When combined with other antidepressants to modify monoamine availability, combination therapies for major depressive disorder (MDD) have the potential to increase antidepressant efficacy as well as long-term impacts on the patient. It has been shown that low folate levels in the serum and red blood cells are associated with severe depression symptoms, and that some persons are less likely to respond to antidepressants when their folate levels are low. 1 Even in people who have appropriate folate levels in their serum or red blood cells, it is possible to have insufficient folate levels in the central nervous system.
The B vitamin L-methylfolate is a vital regulator of the manufacture of the serotonin which aretrimonoamine in nature, norepinephrine and dopamine. It’s also a key regulator of the vitamin tetrahydrobiopterin, which is needed for serotonin production (BH4). BH4 is required for the formation of serotonin by the enzyme tryptophan hydroxylase, as well as the production of dopamine and norepinephrine by the enzyme tyrosine hydroxylase, both of which are neurotransmitters.
Evidence suggests that providing L-methylfolate to serotonin or selective serotonin reuptake inhibitors (SSRIs)–norepinephrine reuptake inhibitors (SNRIs) when begining treatment results in a high amount of decrease of anxiety symptoms in a less period of time than SNRI monotherapy or SSRI, respectively.
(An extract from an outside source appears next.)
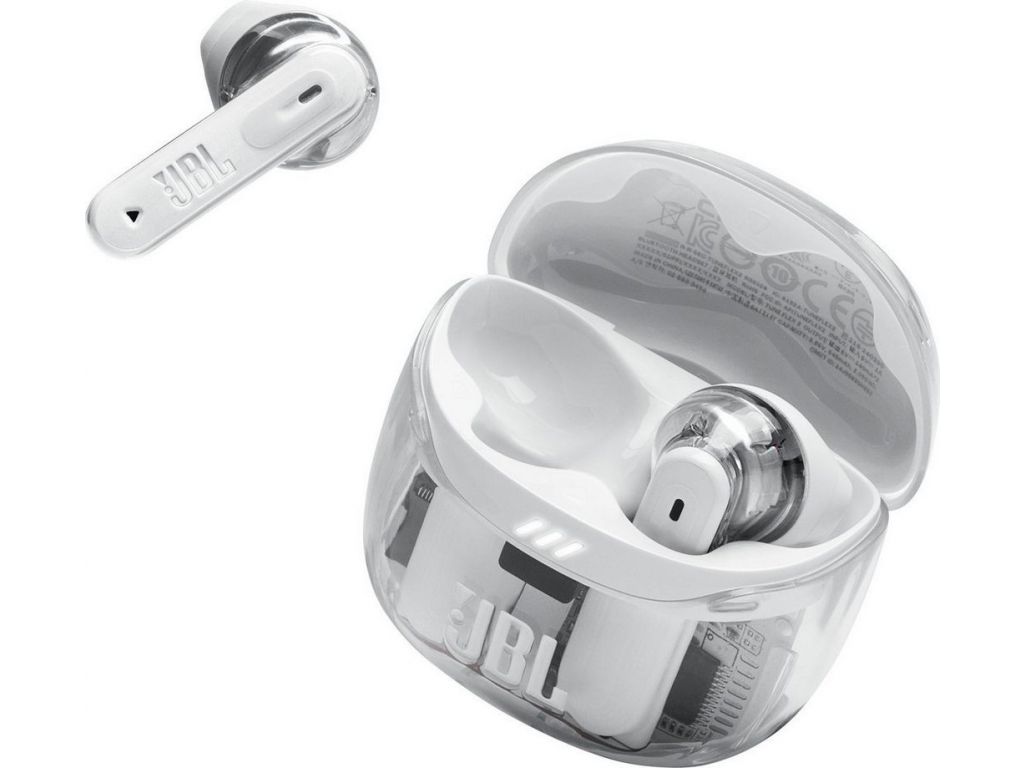 Наушники JBL Tune Flex 2 Ghost (белый)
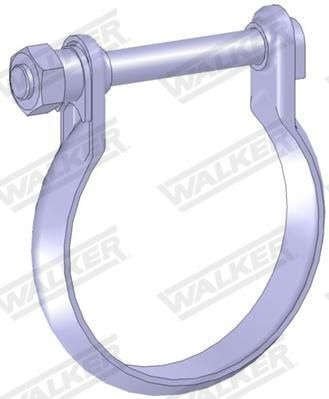 WALKER Clamp, exhaust system VW,OPEL,FORD 80438 46816240,8200157363,850942 55580837,46816240,1412573J00,1412573J00000,171352,171365,171366,171375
Compared to SSRIs with placebo, supplementary L-methylfolate (15 mg/d) resulted in increased response rates in a research of persons with MDD (major depressive disorders) who either responds less to or did not respond to SSRIs after being given the supplement. Methylfolate was also well controlled when used in addition with antidepressant medications such as SSRIs or SNRIs. When comparing patients who received L-methylfolate in conjunction with an SSRI or SNRI to those who had SSRI or SNRI monotherapy, it was discovered that the incidence of adverse effects was not statistically significantly different between the two treatment groups. 1
Those who have low amounts of folate and its bioactive components, like L-methylfolate, as well as those who have had a poor response to antidepressant medication, may benefited from L-methylfolate. Low folate levels are more common in patients with alcoholism, anorexia, the genetic polymorphism (which affects 50% of the normal community), or digestive problems than in the general population. Furthermore, the danger increases for expecting moms and their newborns.
While folic acid must be converted to L-methylfolate before it can pass through the blood-brain barrier and be absorbed by the body, L-methylfolate may be utilised directly by the brain.
Supplemental L-methylfolate may be advantageous in certain situations, especially if the patient is taking drugs that may interfere with the conversion of folate to L-methylfolate. Metformin, oral contraceptives, lamotrigine, warfarin, retenoids and some fenofibrates are only a handful of the drugs that have been related to stroke. It has been shown that patients with the C677-T polymorphism, as well as those of Hispanic or Mediterranean origin, have a lower capacity to convert L-methylfolate to folate.